Another 0.25% rate hike will mean an extra $100 a month in additional debt servicing payments on a $600,000 loan and would take the total increase since April last year to an extra $1435 a month or $17,220 a year. Even if a borrower has secured a 0.5% cut to their mortgage rate their payments would be up an extra $14,856 a year since April last year.
Outlook for investment markets
The next 12 months are likely to see a further easing in inflation pressure and central banks moving to get off the brakes. This should make for reasonable share market returns, provided any recession is mild. But for the near-term shares are at high risk of a further correction given high recession and earnings risks, the risk of high for longer rates from central banks, high bond yields which have led to poor valuations and the risk that the war in Israel escalates to include significant oil producing countries like Iran.

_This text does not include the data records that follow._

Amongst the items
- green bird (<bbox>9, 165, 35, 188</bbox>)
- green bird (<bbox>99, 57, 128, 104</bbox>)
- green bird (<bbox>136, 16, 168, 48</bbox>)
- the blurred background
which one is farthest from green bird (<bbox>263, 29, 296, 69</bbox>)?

Bonds are likely to provide returns above running yields, as growth and inflation slow and central banks become dovish but given the recent rebound in yields this may be delayed a few months.
Unlisted commercial property and infrastructure are expected to see soft returns, reflecting the impact of the rise in bond yields on valuations. Commercial property returns are likely to remain negative as “work from home” continues to hit space demand as leases expire.
With an increasing supply shortfall, our base case remains that home prices have bottomed with more gains likely next year. However, uncertainty around this is high given the lagged impact of interest rate hikes and the likelihood of higher unemployment.
Cash and bank deposits are expected to provide returns of around 4-5%, reflecting the back up in interest rates.
The $A is at risk of more downside in the short term on the back of relatively lower short term interest rates in Australia and global uncertainties, but a rising trend is likely over the next 12 months, reflecting a downtrend in the overvalued $US and the Fed moving to cut rates.